Ribuan pengungsi Rohingya diduga mengidap HIV/AIDS
Diduga kuat penyebaran HIV/AIDS di antara pengungsi Rohingya sudah terjadi sejak mereka masih berada di Myanmar. Menurut pengakuan sejumlah pasien, mereka mengatakan ketika sakit di Myanmar selalu diberi obat dengan cara disuntik oleh dokter setempat. Mereka tidak tahu apakah jarum suntik dipakai baru atau bekas.
Ternyata ribuan pengungsi Rohingya dikabarkan mengidap HIV/AIDS. Diduga selama ini banyak orang Rohingya tidak mengetahui atau sengaja menutupi kalau mereka terjangkit penyakit mematikan itu.
Menurut dokter di rumah sakit di wilayah Cox's Bazar, Bangladesh, dr. Shaheen Chowdhury, hingga saat ini dia sudah menemukan 62 kasus HIV yang sebagian besar pengidapnya merupakan perempuan dan anak-anak yang tertular saat di dalam kandungan. Salah satu pasiennya dikabarkan meninggal di kamp pengungsian. Mereka semua mengaku tidak sadar kalau mengidap penyakit itu.
"Kalau ingin melihat skala masalah sebenarnya bakal menakutkan.
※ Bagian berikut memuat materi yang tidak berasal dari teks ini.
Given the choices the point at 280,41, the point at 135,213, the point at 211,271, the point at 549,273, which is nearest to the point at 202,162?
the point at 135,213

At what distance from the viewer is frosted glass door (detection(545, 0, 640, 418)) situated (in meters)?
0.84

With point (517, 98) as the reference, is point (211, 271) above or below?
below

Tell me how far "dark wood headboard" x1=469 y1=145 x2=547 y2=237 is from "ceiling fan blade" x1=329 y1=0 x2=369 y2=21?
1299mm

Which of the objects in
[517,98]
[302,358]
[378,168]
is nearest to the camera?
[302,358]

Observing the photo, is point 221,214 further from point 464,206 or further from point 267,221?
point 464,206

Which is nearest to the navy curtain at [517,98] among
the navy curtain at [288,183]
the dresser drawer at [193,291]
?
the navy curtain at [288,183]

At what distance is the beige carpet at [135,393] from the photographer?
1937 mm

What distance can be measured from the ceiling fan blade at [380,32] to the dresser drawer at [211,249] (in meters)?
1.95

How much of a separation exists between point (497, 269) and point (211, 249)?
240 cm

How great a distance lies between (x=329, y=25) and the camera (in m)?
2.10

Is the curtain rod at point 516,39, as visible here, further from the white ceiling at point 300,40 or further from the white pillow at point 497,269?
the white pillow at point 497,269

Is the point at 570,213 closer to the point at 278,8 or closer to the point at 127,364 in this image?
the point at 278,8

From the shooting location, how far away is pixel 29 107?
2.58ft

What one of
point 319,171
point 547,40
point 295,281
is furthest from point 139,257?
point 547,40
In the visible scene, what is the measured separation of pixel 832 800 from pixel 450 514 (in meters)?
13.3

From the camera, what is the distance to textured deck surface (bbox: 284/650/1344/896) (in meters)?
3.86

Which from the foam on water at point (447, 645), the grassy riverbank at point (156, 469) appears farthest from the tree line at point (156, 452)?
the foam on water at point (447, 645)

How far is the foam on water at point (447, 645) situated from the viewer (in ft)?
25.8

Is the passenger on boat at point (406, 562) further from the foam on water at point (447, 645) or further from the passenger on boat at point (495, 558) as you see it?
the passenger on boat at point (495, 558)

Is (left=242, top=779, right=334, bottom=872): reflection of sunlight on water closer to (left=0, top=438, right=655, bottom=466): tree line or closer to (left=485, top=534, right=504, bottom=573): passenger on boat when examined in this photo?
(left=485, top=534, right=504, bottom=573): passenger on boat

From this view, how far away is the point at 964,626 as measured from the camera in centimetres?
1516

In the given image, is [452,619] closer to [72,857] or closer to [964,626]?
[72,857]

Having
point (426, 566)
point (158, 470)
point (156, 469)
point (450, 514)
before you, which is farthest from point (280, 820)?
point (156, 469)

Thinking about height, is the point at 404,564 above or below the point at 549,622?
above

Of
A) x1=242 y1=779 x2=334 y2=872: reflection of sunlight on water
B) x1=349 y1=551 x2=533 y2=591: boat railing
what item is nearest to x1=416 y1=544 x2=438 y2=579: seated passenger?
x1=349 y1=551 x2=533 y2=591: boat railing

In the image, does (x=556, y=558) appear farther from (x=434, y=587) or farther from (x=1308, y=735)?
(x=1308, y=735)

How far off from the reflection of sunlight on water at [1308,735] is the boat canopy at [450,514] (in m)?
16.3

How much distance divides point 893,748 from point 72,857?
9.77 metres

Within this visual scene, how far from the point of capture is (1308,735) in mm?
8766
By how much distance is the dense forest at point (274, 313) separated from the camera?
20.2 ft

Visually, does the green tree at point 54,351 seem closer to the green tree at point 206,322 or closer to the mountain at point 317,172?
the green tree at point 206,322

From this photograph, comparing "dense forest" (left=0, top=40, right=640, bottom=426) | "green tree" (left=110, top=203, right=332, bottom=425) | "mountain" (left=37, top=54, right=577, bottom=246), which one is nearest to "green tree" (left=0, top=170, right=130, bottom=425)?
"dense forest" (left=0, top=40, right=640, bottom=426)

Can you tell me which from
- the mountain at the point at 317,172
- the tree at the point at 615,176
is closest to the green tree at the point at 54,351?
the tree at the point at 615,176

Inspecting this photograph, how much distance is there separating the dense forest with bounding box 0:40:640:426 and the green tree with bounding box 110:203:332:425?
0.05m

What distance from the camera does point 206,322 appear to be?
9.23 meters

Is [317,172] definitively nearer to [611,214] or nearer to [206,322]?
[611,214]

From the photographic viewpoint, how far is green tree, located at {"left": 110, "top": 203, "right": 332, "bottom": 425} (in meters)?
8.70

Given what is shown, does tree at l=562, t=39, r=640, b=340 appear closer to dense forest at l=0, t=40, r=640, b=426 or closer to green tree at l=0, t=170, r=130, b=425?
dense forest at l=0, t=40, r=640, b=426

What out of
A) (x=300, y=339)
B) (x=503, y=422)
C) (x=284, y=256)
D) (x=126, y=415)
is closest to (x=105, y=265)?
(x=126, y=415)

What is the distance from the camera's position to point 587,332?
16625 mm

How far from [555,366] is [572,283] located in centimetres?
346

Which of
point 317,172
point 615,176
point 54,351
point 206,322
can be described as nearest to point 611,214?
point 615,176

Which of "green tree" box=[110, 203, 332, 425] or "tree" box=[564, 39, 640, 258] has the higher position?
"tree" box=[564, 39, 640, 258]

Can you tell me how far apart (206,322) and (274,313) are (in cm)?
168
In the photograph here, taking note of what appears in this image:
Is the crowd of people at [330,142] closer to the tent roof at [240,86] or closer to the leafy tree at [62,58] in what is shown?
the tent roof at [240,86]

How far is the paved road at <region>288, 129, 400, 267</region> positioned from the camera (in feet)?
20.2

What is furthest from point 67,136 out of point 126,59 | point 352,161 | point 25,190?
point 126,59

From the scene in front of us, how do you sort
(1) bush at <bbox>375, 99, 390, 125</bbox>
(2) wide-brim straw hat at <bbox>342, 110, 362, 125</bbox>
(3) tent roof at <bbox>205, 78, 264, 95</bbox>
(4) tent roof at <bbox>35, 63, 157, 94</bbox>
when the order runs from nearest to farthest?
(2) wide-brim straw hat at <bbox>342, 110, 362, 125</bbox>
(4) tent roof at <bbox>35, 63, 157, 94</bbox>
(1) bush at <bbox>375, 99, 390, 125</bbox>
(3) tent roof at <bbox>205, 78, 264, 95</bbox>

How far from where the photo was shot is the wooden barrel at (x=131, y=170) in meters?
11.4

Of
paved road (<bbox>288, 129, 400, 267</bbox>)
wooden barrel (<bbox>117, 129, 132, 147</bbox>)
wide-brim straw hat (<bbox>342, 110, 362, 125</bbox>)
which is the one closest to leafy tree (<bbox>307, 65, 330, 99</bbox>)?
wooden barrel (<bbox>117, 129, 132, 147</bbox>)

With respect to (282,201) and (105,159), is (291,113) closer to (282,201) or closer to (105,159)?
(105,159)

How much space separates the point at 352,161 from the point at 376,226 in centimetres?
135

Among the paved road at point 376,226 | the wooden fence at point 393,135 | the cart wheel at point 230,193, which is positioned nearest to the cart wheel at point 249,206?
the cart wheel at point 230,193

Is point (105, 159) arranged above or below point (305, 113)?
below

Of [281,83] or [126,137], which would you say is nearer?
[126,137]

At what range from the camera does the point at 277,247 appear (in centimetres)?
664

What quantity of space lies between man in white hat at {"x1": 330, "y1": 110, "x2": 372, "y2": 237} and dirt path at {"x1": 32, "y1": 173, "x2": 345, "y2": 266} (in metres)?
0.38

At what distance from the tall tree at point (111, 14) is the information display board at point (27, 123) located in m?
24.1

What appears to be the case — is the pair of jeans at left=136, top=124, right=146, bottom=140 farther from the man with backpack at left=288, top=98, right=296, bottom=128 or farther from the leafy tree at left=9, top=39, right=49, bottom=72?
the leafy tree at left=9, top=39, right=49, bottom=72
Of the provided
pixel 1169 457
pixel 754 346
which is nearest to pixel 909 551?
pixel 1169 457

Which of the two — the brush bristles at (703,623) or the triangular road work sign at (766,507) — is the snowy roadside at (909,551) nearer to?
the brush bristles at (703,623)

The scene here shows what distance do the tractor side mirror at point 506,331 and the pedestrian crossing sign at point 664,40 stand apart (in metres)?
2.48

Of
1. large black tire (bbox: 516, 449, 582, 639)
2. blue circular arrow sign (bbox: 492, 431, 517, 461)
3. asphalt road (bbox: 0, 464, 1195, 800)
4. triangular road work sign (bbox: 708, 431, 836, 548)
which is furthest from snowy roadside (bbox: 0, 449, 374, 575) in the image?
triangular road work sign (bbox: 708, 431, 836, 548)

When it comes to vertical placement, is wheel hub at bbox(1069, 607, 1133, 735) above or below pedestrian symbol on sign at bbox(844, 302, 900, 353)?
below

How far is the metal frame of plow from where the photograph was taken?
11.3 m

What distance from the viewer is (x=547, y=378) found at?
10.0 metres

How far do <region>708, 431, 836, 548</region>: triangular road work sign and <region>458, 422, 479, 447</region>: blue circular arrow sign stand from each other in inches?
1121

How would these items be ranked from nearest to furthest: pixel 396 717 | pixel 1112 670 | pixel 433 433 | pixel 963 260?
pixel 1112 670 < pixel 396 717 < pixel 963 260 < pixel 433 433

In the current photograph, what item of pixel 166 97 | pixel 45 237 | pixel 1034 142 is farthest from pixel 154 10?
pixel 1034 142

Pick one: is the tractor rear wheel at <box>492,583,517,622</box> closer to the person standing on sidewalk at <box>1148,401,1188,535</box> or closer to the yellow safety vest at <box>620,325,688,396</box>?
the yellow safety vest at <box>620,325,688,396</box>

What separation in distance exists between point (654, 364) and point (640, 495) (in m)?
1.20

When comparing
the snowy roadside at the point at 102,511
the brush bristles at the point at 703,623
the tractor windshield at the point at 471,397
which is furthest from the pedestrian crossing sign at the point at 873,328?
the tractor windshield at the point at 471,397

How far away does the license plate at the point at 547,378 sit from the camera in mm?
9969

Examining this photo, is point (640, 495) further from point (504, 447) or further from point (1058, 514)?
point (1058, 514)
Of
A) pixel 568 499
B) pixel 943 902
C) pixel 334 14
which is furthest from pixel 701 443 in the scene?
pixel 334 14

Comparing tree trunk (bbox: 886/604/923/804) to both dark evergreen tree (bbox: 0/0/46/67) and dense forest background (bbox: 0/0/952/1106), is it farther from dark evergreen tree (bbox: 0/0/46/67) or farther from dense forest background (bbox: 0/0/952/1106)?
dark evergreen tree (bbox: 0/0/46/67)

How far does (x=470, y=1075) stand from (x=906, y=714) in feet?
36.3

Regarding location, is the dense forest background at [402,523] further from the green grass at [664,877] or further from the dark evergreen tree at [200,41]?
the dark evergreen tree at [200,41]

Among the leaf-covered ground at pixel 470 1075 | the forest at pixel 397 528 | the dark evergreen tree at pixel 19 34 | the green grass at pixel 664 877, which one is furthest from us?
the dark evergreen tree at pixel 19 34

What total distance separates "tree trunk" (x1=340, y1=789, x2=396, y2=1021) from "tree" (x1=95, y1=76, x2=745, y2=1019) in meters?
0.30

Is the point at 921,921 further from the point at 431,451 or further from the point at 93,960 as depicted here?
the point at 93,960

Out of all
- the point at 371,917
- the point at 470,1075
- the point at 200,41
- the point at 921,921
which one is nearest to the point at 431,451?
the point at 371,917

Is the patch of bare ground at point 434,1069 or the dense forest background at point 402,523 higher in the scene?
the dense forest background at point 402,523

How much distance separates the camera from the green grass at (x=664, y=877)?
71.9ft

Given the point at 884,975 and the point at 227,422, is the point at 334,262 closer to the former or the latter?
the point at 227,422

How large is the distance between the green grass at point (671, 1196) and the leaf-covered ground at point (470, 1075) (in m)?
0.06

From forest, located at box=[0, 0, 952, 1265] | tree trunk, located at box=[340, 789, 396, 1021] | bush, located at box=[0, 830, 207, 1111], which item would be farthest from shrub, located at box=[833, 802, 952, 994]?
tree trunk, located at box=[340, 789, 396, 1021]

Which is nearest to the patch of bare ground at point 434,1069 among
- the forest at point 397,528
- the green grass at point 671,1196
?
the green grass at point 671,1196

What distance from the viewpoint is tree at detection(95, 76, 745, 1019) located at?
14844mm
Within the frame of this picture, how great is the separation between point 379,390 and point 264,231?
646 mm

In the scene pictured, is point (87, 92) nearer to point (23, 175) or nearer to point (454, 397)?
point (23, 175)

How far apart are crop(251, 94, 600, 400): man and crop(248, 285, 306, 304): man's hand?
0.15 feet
Kami memperkirakan sekitar 5000 orang Rohingya yang datang ke Bangladesh sejak 25 Agustus lalu positif HIV," kata dr. Chowdhury, seperti dilansir dari laman RFA, Selasa (14/11).
Petugas medis pemerintah Bangladesh lainnya di lokasi pengungsian Rohingya, Adus Salam, mengatakan saat ini ada sekitar dua ribu dokter tetap dan magang sedang berusaha memastikan berapa banyak orang Rohingya terjangkit HIV/AIDS. Menurut Salam, sebagian besar dari mereka memang tidak sadar mengidap penyakit itu. Lainnya mengetahui tetapi terpaksa menyembunyikannya karena pandangan miring yang melekat terkait HIV/AIDS.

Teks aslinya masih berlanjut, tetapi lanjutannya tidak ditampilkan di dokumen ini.